**Records shown**
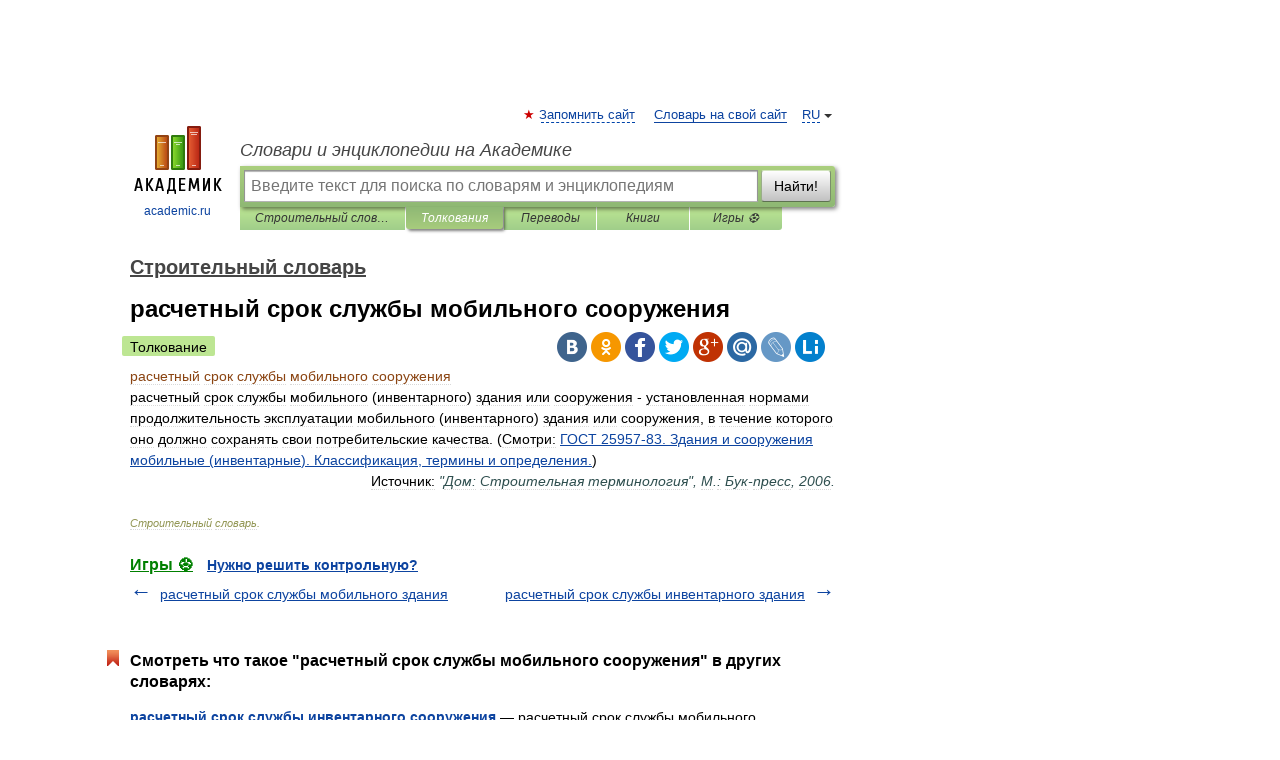

--- FILE ---
content_type: application/javascript; charset=utf-8
request_url: https://fundingchoicesmessages.google.com/f/AGSKWxXkHO8r4NT4laFiZdGZsIYy0ZFll5HSe4bT-0yy0MHwK05dqWzLGHkT91nlYx12bczorPkErl0BnPYRmwSM9maYPTHpIVWwyDPWgdLyznXvGBGbndIebmKVhCqElvB3zJAWoOAssoxGv-zky_vqIpaNkS61ql0qFlQHNx4Oeb1bBXMc-6tRBJ1c-viN/_/pop_adfy._468x60b.&video_ads_/adbg.jpg/show.ad?
body_size: -1283
content:
window['5432e1d0-88ee-4463-b292-12630415a1f4'] = true;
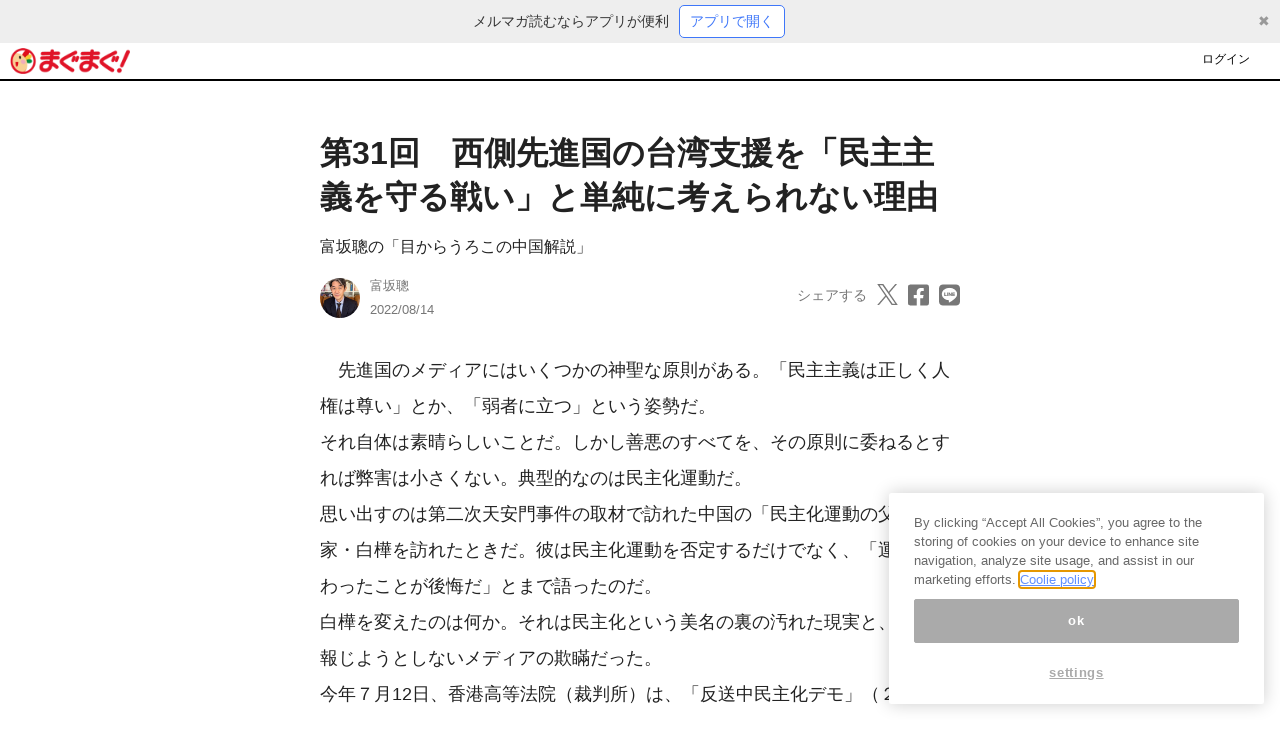

--- FILE ---
content_type: text/plain
request_url: https://www.google-analytics.com/j/collect?v=1&_v=j102&a=1520448459&t=pageview&_s=1&dl=https%3A%2F%2Fmypage.mag2.com%2Fui%2Fview%2Fmagazine%2F163476529%3Fshare%3D1&dp=%2Fui%2Fview%2Fmagazine%2F163476529%3Fshare%3D1&ul=en-us%40posix&dt=%E7%AC%AC31%E5%9B%9E%E3%80%80%E8%A5%BF%E5%81%B4%E5%85%88%E9%80%B2%E5%9B%BD%E3%81%AE%E5%8F%B0%E6%B9%BE%E6%94%AF%E6%8F%B4%E3%82%92%E3%80%8C%E6%B0%91%E4%B8%BB%E4%B8%BB%E7%BE%A9%E3%82%92%E5%AE%88%E3%82%8B%E6%88%A6%E3%81%84%E3%80%8D%E3%81%A8%E5%8D%98%E7%B4%94%E3%81%AB%E8%80%83%E3%81%88%E3%82%89%E3%82%8C%E3%81%AA%E3%81%84%E7%90%86%E7%94%B1%20-%20%E3%81%BE%E3%81%90%E3%81%BE%E3%81%90%EF%BC%81&sr=1280x720&vp=1280x720&_u=aGBAAEIJEAAAACAMI~&jid=1164081636&gjid=1816744166&cid=1556531501.1769406030&tid=UA-52891543-1&_gid=1673254099.1769406030&_r=1&_slc=1&z=1514519779
body_size: -436
content:
2,cG-6XYV4B1CC2,cG-S88NEL44PW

**What you have to do**
Every line between the one that contains "body_size: -436" and the last line of the listing, both included, should be retyped exactly, with nothing else added.

**Output below**
body_size: -436
content:
2,cG-6XYV4B1CC2,cG-S88NEL44PW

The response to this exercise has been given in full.